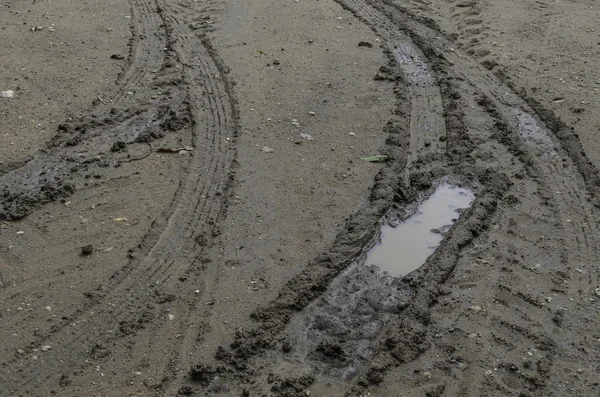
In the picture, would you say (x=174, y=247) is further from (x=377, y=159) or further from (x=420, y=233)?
(x=377, y=159)

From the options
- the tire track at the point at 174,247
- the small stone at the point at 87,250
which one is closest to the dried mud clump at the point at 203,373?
the tire track at the point at 174,247

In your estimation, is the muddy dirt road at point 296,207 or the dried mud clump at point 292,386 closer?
the dried mud clump at point 292,386

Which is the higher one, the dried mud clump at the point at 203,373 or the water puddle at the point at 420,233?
the water puddle at the point at 420,233

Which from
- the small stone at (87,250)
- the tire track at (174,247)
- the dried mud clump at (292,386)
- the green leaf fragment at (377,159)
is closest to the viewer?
the dried mud clump at (292,386)

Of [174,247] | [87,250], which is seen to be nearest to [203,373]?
[174,247]

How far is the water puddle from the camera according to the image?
18.1ft

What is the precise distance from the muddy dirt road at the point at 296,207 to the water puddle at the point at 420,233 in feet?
0.07

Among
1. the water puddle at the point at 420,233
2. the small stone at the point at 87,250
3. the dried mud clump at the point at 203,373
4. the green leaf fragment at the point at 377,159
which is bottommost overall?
the dried mud clump at the point at 203,373

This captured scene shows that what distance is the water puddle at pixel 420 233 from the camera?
5520mm

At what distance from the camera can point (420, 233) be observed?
5844 millimetres

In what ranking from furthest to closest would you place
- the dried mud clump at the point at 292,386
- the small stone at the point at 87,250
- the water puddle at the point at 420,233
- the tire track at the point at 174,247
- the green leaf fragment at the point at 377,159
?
the green leaf fragment at the point at 377,159
the water puddle at the point at 420,233
the small stone at the point at 87,250
the tire track at the point at 174,247
the dried mud clump at the point at 292,386

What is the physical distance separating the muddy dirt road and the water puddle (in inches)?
0.8

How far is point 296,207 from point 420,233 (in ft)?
3.60

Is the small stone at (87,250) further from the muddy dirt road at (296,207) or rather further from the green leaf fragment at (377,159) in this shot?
the green leaf fragment at (377,159)
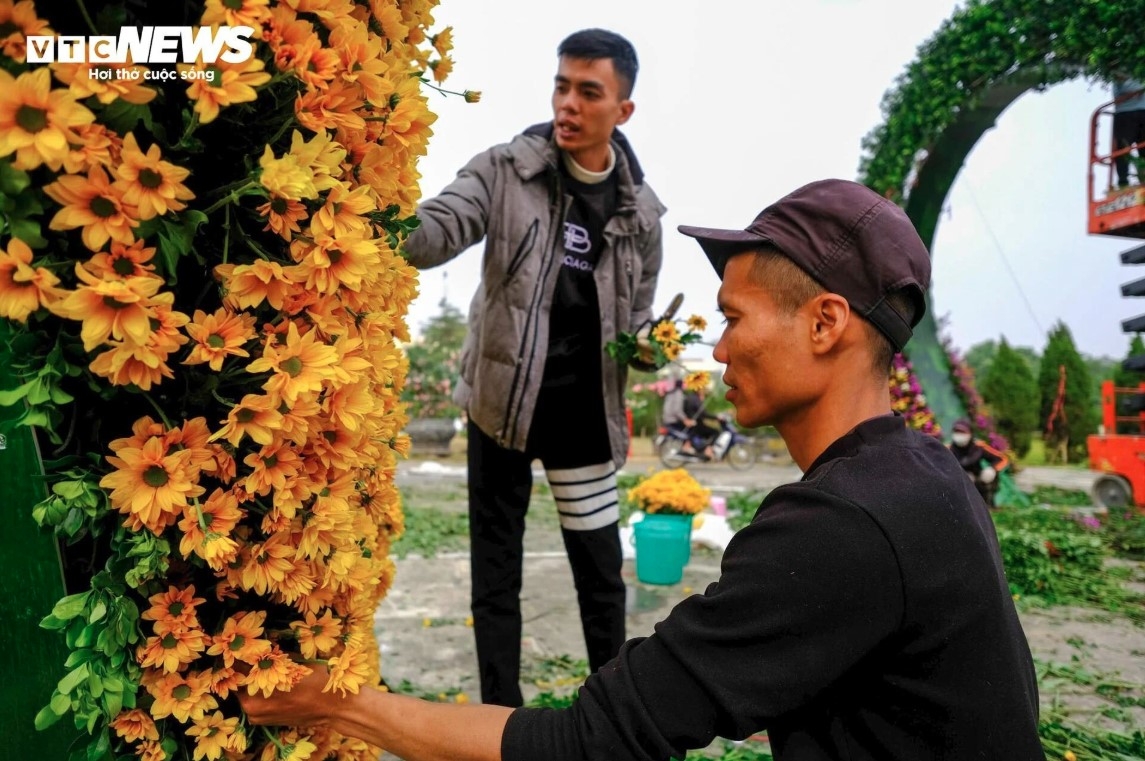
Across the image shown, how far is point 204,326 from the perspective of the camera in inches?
47.6

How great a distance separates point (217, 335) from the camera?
123 cm

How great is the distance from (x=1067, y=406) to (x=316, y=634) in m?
21.3

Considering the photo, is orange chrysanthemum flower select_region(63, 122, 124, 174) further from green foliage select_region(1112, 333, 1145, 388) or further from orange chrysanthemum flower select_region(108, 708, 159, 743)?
green foliage select_region(1112, 333, 1145, 388)

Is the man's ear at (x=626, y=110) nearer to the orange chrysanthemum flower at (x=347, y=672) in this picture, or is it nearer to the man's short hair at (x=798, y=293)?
the man's short hair at (x=798, y=293)

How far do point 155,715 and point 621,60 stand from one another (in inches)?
104

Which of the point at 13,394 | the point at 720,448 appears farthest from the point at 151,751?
the point at 720,448

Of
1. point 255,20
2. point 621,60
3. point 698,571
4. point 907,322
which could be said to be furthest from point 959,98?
point 255,20

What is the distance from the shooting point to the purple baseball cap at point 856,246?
1.37 m

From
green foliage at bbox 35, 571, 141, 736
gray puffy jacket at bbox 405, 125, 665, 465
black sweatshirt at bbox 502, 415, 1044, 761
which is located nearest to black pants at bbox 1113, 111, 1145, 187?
gray puffy jacket at bbox 405, 125, 665, 465

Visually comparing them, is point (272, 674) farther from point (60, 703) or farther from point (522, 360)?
point (522, 360)

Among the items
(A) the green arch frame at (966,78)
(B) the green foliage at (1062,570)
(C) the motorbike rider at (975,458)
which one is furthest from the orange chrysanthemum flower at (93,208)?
(C) the motorbike rider at (975,458)

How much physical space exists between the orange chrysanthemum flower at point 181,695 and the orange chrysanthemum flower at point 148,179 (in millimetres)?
743

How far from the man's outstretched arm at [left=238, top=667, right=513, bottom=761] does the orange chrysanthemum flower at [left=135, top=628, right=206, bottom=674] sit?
153mm

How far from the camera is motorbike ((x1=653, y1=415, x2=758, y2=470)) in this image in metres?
15.0
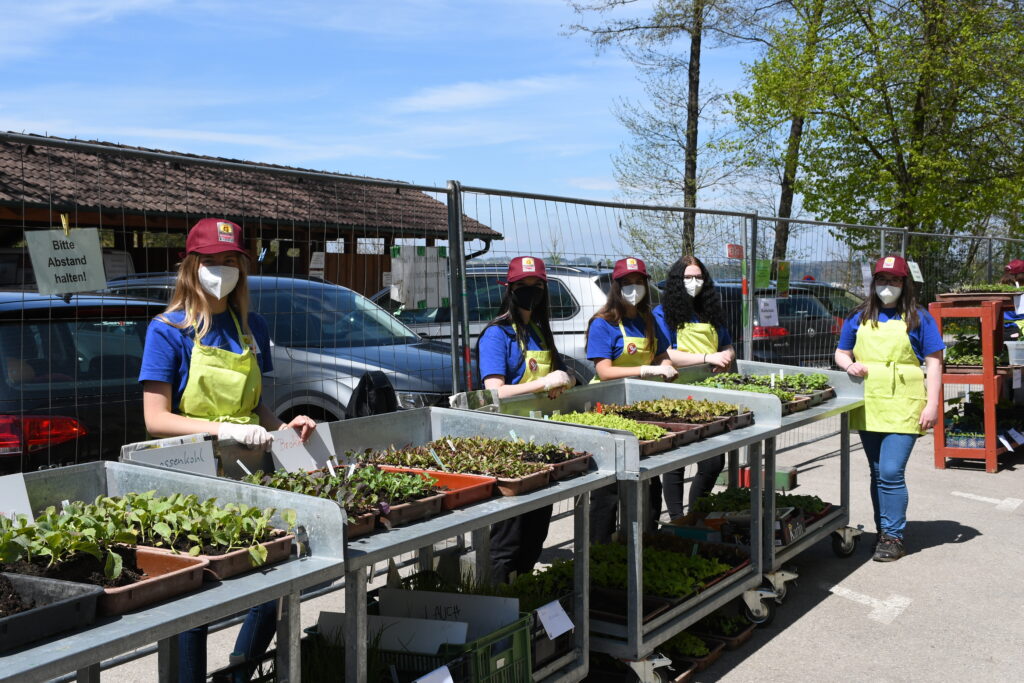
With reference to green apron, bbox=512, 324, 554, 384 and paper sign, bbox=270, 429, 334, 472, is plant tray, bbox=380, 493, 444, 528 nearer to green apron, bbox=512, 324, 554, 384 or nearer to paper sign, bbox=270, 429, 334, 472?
paper sign, bbox=270, 429, 334, 472

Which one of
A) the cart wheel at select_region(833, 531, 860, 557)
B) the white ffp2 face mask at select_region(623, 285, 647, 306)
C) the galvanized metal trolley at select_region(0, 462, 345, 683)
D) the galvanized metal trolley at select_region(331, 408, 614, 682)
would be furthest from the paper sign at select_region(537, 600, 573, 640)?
the cart wheel at select_region(833, 531, 860, 557)

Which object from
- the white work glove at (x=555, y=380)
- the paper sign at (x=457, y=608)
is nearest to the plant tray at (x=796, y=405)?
the white work glove at (x=555, y=380)

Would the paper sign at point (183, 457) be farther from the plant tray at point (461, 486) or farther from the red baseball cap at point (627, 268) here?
the red baseball cap at point (627, 268)

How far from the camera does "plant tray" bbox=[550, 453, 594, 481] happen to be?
3660mm

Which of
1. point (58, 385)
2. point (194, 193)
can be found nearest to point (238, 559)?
point (58, 385)

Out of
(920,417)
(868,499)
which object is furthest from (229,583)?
(868,499)

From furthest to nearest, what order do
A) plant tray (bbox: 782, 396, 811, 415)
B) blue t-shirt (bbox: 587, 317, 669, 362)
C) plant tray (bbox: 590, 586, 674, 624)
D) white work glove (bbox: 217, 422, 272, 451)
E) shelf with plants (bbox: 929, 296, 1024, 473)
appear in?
1. shelf with plants (bbox: 929, 296, 1024, 473)
2. blue t-shirt (bbox: 587, 317, 669, 362)
3. plant tray (bbox: 782, 396, 811, 415)
4. plant tray (bbox: 590, 586, 674, 624)
5. white work glove (bbox: 217, 422, 272, 451)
◇ ◇ ◇ ◇ ◇ ◇ ◇
### YOUR TASK
Format the items above as a Markdown table with the columns "Row" and "Line," from the line containing "From furthest to nearest, what order do" through the end of the items. Number each row and leave out blank lines.

### RESULT OF THIS TASK
| Row | Line |
|---|---|
| 1 | From furthest to nearest, what order do |
| 2 | A) plant tray (bbox: 782, 396, 811, 415) |
| 3 | B) blue t-shirt (bbox: 587, 317, 669, 362) |
| 4 | C) plant tray (bbox: 590, 586, 674, 624) |
| 5 | D) white work glove (bbox: 217, 422, 272, 451) |
| 6 | E) shelf with plants (bbox: 929, 296, 1024, 473) |
| 7 | appear in? |
| 8 | 1. shelf with plants (bbox: 929, 296, 1024, 473) |
| 9 | 2. blue t-shirt (bbox: 587, 317, 669, 362) |
| 10 | 3. plant tray (bbox: 782, 396, 811, 415) |
| 11 | 4. plant tray (bbox: 590, 586, 674, 624) |
| 12 | 5. white work glove (bbox: 217, 422, 272, 451) |